Integrating duplicate systems is like trying to organize a messy drawer by putting little boxes inside it. In the short term it looks neater, but the volume of unnecessary stuff is still there — it’s just hidden behind a structure that gives the appearance of organization. Each new integration created to connect systems that do similar things adds another layer of complexity to the operation, another point of failure, another dependency that will need to be maintained and updated.
Bass is blunt about the most common mistake he sees: treating orchestration as a way to manage complexity instead of reducing it. Adding another layer on top of fragmented systems only hides the mess — it doesn’t eliminate it.
Consolidate, retire, or modernize existing systems
Once organizations identify overlapping workflows, the next step is determining which systems are still delivering real value.
According to Mohiuddin, organizations should evaluate their automation assets based on business value, performance, functional overlap, integration capability, maintenance requirements, and long-term scalability. She notes that some technologies may justify modernization, while others may be candidates for consolidation or retirement.
Many organizations are tempted to preserve existing systems and rely on orchestration to coordinate them. But doing so can perpetuate exactly the complexity that orchestration was supposed to solve.
What modern orchestration calls for is different: before integrating, you need to map, understand, and when necessary, consolidate. That means having the courage to look at duplicate systems and make decisions about what truly needs to exist, what can be deactivated, and what should be replaced by something that’s built from the ground up to communicate within a unified architecture.
This process is more work upfront, but it’s the only path that leads to a truly cohesive operation — one where the customer experience is consistent from end to end, regardless of how the customer chooses to reach out.

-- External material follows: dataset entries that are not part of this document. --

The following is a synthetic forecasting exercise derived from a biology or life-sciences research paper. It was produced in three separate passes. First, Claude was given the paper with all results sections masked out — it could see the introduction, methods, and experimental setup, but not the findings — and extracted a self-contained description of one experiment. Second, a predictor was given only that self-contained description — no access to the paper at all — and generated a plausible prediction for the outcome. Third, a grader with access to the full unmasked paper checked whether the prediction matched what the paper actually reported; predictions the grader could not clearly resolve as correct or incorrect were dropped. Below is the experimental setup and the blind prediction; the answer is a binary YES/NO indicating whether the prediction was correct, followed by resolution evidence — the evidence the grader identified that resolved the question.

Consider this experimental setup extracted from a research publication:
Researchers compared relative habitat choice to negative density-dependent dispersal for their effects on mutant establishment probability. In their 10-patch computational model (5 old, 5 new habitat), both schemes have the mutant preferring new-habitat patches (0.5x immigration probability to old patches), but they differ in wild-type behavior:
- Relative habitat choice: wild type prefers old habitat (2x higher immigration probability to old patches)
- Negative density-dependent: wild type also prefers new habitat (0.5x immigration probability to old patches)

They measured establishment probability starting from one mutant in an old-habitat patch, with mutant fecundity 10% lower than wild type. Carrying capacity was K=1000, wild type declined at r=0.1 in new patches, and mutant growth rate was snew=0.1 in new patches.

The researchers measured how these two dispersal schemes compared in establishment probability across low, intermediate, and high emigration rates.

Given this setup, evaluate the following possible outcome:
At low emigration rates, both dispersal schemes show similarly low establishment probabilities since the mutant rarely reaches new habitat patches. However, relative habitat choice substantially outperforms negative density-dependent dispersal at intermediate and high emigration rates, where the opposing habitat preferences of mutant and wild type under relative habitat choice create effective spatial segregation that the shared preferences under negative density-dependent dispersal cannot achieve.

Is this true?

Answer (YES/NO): NO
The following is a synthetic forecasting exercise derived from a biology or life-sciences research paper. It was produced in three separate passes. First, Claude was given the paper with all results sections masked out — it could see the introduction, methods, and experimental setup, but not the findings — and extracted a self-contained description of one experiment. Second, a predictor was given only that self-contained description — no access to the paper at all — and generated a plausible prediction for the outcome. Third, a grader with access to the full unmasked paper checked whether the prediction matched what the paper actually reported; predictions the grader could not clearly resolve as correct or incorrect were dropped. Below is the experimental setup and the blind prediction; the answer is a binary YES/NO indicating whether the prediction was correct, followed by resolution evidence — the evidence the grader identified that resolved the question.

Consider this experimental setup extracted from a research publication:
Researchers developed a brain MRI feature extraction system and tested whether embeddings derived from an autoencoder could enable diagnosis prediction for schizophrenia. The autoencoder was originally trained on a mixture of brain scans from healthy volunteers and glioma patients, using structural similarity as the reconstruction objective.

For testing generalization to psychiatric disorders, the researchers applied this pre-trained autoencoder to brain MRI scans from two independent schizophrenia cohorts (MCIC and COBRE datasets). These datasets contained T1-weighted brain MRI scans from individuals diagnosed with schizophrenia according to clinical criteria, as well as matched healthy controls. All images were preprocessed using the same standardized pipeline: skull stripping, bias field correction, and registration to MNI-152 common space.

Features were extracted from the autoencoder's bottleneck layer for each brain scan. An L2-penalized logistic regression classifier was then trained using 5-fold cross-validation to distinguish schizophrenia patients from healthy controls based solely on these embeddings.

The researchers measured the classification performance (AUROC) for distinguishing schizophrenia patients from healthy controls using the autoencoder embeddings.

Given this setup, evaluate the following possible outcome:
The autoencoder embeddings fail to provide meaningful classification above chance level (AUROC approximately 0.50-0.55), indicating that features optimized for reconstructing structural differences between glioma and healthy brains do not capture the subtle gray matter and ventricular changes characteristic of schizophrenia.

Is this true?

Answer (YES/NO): NO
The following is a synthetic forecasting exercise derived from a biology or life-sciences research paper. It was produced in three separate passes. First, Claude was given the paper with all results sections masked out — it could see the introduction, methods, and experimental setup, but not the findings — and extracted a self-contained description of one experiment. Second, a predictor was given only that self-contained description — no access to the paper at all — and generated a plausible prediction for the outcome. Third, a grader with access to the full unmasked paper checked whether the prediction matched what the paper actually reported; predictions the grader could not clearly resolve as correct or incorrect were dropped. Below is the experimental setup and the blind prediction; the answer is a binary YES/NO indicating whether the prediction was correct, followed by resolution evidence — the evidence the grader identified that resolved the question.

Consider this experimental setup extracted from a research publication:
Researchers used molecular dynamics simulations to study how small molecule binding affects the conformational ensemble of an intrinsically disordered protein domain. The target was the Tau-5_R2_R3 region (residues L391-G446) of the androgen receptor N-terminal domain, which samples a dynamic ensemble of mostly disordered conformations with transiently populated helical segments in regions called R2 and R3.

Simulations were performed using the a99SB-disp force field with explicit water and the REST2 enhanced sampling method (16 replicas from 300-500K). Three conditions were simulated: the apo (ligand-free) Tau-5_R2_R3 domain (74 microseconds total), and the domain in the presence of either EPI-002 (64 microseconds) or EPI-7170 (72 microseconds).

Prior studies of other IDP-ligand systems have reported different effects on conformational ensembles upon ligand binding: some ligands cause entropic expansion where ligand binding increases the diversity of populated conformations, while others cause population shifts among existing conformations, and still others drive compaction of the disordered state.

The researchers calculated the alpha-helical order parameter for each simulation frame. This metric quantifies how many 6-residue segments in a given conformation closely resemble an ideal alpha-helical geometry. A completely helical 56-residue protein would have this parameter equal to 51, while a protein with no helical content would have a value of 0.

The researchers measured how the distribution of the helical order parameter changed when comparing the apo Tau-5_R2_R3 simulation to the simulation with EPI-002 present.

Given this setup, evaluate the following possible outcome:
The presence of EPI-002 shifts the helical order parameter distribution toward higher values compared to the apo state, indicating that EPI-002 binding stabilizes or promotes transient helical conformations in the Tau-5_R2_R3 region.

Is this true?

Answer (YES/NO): YES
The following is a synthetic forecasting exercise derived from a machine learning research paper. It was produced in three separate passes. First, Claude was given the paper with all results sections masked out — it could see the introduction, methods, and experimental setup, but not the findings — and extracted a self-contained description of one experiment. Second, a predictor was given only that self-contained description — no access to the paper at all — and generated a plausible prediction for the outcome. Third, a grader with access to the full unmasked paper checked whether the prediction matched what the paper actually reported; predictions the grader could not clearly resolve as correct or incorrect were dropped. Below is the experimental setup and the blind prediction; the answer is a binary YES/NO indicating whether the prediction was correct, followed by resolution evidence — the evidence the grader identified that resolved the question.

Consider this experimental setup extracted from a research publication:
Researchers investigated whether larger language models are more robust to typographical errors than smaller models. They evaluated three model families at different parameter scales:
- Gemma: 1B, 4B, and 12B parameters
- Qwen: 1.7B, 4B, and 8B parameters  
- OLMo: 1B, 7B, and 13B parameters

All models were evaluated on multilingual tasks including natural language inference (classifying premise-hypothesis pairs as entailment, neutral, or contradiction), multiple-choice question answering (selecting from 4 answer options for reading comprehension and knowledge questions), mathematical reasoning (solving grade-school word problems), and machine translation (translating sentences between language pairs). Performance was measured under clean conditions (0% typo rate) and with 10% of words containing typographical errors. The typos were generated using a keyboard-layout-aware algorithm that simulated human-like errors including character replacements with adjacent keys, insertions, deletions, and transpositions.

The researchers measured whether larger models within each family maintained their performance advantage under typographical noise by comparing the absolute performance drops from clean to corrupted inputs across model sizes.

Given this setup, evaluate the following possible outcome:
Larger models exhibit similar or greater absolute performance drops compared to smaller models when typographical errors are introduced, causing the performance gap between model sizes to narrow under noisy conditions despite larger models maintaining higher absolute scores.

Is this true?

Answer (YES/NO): NO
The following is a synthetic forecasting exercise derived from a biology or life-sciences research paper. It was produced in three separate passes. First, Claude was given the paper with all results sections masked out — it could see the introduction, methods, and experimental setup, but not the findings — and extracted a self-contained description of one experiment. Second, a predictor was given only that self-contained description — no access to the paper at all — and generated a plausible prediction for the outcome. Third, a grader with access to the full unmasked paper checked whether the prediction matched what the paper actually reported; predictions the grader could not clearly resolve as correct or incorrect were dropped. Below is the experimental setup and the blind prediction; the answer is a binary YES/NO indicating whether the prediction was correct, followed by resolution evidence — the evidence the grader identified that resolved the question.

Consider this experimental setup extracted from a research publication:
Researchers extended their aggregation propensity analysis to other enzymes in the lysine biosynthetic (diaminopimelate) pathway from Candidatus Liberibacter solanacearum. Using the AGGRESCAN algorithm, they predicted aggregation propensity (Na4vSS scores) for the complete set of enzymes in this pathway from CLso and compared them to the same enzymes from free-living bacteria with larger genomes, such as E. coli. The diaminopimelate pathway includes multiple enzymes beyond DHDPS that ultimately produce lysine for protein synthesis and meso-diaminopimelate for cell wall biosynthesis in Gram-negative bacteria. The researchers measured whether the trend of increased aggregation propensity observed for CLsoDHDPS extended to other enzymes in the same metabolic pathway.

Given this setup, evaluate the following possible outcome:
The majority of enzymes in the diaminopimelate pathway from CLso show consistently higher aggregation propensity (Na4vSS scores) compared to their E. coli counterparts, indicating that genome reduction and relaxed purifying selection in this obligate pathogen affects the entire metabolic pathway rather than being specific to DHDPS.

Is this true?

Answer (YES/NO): YES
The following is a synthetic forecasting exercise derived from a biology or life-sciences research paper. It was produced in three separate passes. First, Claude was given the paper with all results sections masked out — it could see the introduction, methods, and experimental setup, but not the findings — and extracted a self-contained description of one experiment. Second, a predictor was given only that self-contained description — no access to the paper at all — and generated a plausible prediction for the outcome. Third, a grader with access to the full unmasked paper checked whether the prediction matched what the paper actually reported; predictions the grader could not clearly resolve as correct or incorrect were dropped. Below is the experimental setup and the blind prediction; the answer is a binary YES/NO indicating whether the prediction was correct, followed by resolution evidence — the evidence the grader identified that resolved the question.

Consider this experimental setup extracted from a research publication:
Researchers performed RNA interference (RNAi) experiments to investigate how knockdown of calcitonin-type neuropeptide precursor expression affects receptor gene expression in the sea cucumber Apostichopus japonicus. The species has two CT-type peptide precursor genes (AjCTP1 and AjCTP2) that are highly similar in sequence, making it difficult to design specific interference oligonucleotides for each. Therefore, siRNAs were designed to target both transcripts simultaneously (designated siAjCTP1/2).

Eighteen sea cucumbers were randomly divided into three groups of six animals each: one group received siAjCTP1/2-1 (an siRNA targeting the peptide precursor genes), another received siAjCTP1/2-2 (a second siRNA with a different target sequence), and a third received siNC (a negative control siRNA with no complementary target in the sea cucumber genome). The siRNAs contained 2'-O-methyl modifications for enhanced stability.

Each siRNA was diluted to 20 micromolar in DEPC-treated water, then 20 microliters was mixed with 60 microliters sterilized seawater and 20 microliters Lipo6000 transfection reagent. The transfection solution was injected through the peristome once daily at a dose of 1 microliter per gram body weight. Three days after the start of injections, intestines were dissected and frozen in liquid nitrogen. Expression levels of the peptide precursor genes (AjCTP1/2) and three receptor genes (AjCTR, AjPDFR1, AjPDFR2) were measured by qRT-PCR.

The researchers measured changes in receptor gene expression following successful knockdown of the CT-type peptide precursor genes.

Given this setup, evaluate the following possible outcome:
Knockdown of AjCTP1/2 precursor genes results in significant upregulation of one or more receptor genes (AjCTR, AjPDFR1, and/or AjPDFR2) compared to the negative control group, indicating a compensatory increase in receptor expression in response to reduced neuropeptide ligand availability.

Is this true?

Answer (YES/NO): NO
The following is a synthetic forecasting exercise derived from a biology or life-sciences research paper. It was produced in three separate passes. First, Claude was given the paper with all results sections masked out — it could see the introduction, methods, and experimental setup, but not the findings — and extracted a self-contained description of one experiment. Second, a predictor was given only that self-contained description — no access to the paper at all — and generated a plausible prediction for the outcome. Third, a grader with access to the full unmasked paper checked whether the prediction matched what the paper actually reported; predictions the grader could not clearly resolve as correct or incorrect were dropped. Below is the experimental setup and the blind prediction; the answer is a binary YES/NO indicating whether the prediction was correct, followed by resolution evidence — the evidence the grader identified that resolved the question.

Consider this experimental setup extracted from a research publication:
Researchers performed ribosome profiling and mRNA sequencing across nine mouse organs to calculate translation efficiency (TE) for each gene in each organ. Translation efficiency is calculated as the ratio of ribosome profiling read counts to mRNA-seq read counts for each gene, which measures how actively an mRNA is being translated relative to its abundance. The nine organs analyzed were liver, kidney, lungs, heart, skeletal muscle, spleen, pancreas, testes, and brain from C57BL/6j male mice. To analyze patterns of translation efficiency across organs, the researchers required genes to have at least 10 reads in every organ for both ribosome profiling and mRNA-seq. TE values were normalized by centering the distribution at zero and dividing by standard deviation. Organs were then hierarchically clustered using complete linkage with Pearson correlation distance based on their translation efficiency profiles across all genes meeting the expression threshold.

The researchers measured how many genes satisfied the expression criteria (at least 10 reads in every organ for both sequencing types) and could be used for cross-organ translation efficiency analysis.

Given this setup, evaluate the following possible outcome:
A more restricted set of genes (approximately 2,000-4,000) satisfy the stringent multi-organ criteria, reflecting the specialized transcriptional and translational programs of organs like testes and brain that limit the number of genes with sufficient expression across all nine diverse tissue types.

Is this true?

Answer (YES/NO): NO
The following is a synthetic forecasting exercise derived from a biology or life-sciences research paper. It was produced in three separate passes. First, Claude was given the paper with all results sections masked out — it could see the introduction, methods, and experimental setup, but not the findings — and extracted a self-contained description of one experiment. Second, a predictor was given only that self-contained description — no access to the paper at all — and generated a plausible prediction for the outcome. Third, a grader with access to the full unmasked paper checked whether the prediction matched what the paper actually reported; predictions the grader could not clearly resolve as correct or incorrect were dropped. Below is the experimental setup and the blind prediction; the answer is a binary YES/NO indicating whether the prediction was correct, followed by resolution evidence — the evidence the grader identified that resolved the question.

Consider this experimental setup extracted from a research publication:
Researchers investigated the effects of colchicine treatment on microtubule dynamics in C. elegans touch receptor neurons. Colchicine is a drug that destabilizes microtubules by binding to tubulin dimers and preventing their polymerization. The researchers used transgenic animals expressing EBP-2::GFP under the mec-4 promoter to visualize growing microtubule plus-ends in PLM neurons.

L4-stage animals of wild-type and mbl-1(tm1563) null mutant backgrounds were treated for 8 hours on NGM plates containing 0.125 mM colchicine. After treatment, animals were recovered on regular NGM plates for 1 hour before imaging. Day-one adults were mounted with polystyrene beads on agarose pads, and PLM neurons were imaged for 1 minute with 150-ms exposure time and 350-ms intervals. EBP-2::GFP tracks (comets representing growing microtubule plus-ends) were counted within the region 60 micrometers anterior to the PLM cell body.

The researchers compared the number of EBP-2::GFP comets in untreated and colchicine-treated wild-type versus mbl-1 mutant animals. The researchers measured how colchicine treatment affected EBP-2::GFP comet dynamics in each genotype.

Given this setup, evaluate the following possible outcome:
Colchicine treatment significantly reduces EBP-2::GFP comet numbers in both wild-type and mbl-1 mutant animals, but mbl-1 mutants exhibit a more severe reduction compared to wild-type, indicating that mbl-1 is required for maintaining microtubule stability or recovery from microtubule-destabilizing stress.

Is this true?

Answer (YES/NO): NO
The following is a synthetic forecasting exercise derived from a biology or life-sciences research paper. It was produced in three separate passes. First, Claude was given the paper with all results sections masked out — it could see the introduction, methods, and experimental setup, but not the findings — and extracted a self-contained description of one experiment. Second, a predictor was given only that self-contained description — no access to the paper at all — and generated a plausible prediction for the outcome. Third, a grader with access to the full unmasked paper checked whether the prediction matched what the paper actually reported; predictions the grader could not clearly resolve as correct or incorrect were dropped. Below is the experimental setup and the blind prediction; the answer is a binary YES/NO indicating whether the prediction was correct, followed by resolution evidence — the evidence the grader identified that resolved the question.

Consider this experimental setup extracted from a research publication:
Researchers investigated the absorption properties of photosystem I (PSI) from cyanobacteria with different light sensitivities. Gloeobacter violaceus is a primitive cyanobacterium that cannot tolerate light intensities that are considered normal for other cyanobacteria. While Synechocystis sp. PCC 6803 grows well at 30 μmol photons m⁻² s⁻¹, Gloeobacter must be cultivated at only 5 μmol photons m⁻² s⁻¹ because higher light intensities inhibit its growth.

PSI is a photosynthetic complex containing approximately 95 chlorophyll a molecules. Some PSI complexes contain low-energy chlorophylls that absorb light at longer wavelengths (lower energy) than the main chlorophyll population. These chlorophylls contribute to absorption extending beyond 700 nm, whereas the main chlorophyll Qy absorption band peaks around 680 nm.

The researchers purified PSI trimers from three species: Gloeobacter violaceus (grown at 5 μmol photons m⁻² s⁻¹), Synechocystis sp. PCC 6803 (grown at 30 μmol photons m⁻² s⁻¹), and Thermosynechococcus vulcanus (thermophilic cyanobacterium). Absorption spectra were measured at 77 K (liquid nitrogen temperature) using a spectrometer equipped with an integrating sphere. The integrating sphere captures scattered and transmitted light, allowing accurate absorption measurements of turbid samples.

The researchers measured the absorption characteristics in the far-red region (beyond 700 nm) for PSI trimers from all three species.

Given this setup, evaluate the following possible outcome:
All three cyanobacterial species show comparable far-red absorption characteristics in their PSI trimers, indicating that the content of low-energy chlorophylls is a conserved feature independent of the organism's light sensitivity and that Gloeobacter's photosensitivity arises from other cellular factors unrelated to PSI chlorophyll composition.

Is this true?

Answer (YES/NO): NO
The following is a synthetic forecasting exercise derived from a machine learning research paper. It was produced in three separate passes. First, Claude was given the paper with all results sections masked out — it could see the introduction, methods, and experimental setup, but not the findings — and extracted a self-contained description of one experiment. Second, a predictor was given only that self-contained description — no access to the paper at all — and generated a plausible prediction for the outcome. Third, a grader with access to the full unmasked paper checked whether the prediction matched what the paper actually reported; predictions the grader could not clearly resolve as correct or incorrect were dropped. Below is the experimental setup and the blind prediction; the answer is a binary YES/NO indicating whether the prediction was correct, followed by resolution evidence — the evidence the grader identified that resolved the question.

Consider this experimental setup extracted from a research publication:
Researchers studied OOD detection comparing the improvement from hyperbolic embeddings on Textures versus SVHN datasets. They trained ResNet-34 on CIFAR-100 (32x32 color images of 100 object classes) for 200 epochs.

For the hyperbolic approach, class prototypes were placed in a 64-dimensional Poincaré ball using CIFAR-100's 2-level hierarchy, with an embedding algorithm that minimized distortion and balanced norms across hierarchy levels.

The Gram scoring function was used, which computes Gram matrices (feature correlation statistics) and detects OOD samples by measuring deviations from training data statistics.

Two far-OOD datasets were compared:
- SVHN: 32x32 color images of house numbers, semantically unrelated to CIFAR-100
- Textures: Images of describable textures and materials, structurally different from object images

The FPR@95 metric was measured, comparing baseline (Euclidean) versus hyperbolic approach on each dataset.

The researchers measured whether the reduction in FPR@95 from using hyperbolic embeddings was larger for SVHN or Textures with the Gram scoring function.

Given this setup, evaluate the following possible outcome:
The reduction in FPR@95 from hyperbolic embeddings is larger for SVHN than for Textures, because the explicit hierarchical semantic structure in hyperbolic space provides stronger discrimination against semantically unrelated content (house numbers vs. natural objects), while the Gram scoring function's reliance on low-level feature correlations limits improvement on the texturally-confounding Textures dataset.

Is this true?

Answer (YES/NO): YES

What separates successful orchestration from attempts that fail
Technology alone doesn’t compensate for fragmented workflows and disconnected customer data. Successful organizations start by rationalizing workflows, eliminating duplication, establishing unified data layers, centralizing routing decisions, and aligning automation around a shared customer intent.
These efforts improve both the customer experience and the employee experience, while building a stronger foundation for orchestration. Skipping these steps often preserves existing fragmentation and just adds another layer of complexity to the mix.
Bass sums it up well: AI doesn’t create a better experience on its own — it exposes the experience you already have.
Before introducing new orchestration layers, companies first need to understand the automation environment they already have, identify where systems overlap, and determine which workflows genuinely contribute to the customer outcomes they’re aiming for.
What changes when automation is designed as a unified whole
When a company decides to tackle the problem at its root and build an automation architecture designed as a unified whole, the gains show up across multiple levels at once. The most visible one is in the customer experience: journeys gain real continuity, context travels along with the interaction, and customers no longer need to reintroduce themselves with every new contact. This reduces customer effort, which is one of the top indicators of satisfaction and loyalty in the contact center world.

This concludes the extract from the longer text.